Abstract

If the Abernathy-Utterback model about the innovation of technology was applied to the approaches and methodologies of project management, it would be clear that, five decades after the birth of modern project management, the domain would persist in a “fluid phase”, where approaches are still numerous and no dominant design or particular methodology really emerged yet. Comparing the many standards and methodologies one by one would be certainly useful. However, the task is ambitious and can only reasonably be undertaken in bits and pieces. In this article, we are interested in the only artefact that initialize a project: according to the authors and obedience, this one takes different names: project charter, project mandate, project proposal, roadmap, project mission statement, project brief or statement of work (SoW).
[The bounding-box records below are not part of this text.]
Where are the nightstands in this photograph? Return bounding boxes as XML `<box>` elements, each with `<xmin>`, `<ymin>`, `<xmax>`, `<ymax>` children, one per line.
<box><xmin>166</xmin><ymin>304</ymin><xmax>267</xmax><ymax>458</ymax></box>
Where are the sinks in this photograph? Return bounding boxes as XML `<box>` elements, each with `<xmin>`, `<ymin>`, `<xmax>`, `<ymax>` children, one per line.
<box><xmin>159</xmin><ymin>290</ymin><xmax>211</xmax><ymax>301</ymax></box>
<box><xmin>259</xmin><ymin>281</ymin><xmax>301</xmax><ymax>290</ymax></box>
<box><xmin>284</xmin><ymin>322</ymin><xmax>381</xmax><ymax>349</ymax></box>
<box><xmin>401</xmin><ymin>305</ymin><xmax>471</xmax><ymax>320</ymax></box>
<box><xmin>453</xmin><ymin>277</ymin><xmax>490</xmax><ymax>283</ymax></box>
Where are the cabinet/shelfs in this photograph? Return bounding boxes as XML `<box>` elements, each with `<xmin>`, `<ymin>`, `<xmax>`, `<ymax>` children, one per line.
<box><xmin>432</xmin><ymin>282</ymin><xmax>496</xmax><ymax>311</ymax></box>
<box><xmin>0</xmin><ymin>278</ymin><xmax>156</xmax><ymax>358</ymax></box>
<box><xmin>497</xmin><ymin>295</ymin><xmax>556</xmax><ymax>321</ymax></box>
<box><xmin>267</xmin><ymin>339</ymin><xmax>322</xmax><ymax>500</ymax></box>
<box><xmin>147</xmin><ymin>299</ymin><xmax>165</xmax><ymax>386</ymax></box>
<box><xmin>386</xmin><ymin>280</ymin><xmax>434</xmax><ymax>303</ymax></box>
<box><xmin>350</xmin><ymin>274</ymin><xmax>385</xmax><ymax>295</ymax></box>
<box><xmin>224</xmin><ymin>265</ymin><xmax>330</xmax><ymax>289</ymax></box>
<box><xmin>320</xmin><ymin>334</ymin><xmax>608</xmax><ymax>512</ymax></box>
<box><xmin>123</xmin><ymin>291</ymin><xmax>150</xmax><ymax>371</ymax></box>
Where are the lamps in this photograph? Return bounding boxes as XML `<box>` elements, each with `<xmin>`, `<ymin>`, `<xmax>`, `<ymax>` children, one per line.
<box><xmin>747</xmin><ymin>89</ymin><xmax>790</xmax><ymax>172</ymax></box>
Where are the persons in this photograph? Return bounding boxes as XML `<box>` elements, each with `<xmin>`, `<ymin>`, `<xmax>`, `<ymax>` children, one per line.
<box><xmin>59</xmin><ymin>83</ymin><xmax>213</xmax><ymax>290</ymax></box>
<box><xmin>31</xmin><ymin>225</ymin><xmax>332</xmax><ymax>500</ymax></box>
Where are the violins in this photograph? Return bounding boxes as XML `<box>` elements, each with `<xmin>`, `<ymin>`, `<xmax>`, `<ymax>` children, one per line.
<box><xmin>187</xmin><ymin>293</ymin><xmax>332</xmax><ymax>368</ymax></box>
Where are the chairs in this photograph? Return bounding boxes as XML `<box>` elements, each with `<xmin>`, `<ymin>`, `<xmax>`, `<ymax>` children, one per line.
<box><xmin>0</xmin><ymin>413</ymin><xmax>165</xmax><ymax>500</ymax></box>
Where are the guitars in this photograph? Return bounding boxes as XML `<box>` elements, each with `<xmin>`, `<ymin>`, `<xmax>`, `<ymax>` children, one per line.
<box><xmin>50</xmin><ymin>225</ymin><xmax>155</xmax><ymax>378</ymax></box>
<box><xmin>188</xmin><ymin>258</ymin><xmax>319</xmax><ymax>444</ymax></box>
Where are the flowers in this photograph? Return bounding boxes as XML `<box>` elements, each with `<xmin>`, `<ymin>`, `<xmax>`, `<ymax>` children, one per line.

System engineering also promotes two additional types of documents: ConOps (concept of operations), replaced in 2010 by the OpsCon (operational concept) or OCD (operational concept document). First, we have tried to compare a few documents which reflect the main obedience, according to their temporal locations along a project life cycle, their managerial aims and their typical contents. In a second step, we propose a model of a unifying document that could be satisfying to all. In any case, it is this artefact that the CERN Engineering Department promotes through a system engineering framework called openSE ( www.cern.ch/openSE ) to federate multidisciplinary contributions to the many programmes and projects on going at CERN.